Mid Coast Road Services in District Court over negligence claims following 2012 work accident

The judgement said the accident was caused because the plaintiff was unable to apply the service brake as the tie down ratchet set was wedged beneath it.
The judgement said the accident was caused because the plaintiff was unable to apply the service brake as the tie down ratchet set was wedged beneath it.

Negotiations for damages are currently underway for a personal injury claim between a man and Mid Coast Road Services. 

The hearing was held between March 20-23 and on May 26 before Judge Toner in the District Court of NSW at Port Macquarie. 

The plaintiff was involved in a road accident on September 15, 2012 on the Oxley Highway, west of Wauchope. 

The judgement said the plaintiff sued companies Diveva Pty Ltd and Coastal Asphalt & Civil Constructions, which traded as Mid Coast Road Services. He alleged negligence against each of the companies.

The companies were under the sole directorship of Craig Pinson at the time of the accident, the judgement stated. 

The plaintiff is a truck driver and was employed by Coastal Asphalt & Civil Constructions.
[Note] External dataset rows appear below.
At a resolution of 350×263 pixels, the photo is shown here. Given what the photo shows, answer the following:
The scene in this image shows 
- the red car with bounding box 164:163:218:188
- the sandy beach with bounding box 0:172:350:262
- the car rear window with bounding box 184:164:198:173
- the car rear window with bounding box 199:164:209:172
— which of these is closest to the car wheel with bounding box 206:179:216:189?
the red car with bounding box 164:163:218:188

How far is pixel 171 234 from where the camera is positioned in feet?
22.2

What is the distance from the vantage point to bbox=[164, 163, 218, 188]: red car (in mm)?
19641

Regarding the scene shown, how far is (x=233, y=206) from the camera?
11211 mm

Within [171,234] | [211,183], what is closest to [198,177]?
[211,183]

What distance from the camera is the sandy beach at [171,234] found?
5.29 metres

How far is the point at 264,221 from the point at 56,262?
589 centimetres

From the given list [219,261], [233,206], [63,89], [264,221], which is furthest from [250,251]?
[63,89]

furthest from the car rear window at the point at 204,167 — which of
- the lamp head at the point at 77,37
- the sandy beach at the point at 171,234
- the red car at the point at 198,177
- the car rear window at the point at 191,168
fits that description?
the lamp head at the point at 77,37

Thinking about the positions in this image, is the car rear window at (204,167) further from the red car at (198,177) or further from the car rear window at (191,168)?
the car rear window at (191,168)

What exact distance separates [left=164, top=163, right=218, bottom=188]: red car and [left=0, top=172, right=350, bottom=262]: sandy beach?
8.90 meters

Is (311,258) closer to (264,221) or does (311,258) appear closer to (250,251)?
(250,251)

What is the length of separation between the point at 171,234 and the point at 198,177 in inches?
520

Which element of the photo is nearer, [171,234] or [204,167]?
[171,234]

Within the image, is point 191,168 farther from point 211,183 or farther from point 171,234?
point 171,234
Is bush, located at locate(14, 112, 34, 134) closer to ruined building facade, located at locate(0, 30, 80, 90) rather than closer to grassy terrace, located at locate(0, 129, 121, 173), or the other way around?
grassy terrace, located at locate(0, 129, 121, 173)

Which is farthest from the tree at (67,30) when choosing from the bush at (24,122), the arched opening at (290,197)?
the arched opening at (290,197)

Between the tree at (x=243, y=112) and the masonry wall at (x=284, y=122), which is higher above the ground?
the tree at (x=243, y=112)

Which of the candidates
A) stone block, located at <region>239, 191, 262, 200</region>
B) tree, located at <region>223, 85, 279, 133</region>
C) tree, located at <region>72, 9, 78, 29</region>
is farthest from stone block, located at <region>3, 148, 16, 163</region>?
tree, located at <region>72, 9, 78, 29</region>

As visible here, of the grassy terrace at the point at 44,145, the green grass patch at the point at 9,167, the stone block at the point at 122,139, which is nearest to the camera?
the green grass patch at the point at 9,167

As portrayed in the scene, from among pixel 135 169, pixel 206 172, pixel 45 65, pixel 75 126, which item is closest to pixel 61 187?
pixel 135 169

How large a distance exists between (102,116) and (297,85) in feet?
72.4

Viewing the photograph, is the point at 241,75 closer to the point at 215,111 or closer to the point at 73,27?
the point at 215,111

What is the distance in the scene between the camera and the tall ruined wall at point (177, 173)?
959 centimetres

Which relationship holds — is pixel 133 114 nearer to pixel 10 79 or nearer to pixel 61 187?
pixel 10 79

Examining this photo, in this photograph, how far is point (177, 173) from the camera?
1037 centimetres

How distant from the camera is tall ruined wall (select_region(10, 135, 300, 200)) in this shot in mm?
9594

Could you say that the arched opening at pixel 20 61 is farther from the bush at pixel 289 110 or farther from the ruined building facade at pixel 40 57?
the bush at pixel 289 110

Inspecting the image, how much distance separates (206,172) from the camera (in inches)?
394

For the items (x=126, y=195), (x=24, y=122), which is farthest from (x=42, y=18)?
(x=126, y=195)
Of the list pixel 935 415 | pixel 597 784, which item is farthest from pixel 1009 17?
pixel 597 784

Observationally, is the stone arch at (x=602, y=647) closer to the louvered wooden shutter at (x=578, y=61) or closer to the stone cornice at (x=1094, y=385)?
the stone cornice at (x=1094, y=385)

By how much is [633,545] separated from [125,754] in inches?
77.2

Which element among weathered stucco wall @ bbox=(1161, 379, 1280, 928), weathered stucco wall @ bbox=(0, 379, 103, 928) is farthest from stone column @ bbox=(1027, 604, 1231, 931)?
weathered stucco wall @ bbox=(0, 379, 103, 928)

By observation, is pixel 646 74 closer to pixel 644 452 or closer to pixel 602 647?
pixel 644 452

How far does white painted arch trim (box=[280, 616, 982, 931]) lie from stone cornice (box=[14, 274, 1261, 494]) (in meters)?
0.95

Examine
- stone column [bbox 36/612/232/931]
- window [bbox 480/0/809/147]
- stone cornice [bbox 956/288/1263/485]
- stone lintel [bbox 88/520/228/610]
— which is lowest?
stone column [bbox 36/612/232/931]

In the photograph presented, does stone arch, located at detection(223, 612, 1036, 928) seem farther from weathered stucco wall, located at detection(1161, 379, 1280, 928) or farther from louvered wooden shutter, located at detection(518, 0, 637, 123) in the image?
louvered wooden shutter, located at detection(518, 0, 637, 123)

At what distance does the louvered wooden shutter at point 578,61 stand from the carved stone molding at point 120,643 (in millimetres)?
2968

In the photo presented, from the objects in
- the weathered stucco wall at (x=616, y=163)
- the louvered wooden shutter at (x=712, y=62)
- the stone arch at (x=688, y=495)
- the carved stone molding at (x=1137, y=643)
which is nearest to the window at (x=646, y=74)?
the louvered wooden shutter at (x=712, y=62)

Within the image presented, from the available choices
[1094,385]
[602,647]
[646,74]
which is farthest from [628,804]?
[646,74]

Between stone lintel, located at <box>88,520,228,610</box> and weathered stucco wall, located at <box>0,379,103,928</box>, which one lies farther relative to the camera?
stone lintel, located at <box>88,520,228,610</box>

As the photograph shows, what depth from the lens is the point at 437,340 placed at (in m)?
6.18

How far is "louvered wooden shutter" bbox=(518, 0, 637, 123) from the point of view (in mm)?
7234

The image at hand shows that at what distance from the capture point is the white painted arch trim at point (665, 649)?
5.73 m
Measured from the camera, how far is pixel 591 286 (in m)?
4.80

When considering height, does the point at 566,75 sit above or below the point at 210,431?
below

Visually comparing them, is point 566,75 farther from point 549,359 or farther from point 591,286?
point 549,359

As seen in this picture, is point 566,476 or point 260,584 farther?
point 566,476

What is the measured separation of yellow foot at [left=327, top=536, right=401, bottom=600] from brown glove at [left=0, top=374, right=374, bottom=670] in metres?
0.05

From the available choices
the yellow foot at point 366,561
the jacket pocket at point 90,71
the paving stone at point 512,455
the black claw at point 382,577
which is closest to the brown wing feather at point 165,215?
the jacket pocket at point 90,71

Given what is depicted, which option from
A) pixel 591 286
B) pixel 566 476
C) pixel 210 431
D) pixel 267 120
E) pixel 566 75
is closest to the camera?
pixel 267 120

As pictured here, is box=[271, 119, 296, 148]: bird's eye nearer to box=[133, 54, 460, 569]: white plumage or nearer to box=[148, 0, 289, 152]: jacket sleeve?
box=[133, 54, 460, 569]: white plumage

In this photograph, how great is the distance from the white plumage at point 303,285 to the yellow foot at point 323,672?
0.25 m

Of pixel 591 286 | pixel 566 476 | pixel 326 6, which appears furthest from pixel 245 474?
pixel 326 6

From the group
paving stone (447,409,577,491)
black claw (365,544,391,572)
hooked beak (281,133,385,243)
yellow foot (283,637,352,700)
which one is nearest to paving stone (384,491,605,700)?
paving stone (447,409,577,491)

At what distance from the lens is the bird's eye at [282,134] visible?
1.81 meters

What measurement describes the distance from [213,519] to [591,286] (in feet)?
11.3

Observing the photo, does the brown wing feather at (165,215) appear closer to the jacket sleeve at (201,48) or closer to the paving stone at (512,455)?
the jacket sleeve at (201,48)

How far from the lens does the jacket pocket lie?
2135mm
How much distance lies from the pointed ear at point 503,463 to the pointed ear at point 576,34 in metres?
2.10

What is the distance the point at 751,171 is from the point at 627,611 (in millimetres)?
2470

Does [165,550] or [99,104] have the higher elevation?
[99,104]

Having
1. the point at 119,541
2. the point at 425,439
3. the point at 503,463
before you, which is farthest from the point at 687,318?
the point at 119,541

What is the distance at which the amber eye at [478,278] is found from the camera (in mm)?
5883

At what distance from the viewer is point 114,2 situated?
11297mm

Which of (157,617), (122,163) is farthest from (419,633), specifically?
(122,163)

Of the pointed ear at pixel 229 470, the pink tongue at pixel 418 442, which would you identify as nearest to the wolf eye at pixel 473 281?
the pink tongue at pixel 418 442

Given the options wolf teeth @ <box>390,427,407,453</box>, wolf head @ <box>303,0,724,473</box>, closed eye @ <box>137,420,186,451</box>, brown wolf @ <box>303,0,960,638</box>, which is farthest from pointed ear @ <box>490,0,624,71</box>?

The truck he was driving at the time of the accident was registered in the name of Diveva Pty Ltd. 

The judgement said at the time of the accident the man took his foot off the accelerator and applied it to the brake but it wouldn’t move. 

“It was absolutely stuck and I couldn’t budge it,” the plaintiff said. 

The judgement said the accident was caused because the plaintiff was unable to apply the service brake as the tie down ratchet set was wedged beneath it. 

In handing down the findings Judge Toner said the truck had been driven by the plaintiff for an excess of three months prior to the accident. 

The judge found both Diveva Pty Ltd and Coastal Asphalt & Civil Constructions were liable because the accident was caused by the fault of each owner in use or operation of the truck. 

The judge said each of the companies knew the tie down ratchet sets were stored in the cab of the truck and that it was unsafe. 

The judgement said each of the companies permitted the continuous use of the vehicle and knew it was unsafe to do so. Each were aware of the danger that represented and was in contravention of Safe Operating Procedure.

The judgement said the companies were aware of an available and relatively inexpensive alternative to ensure the safe storage of tie downs, and each of the companies either refused or neglected to implement that alternative or to insist it be implemented.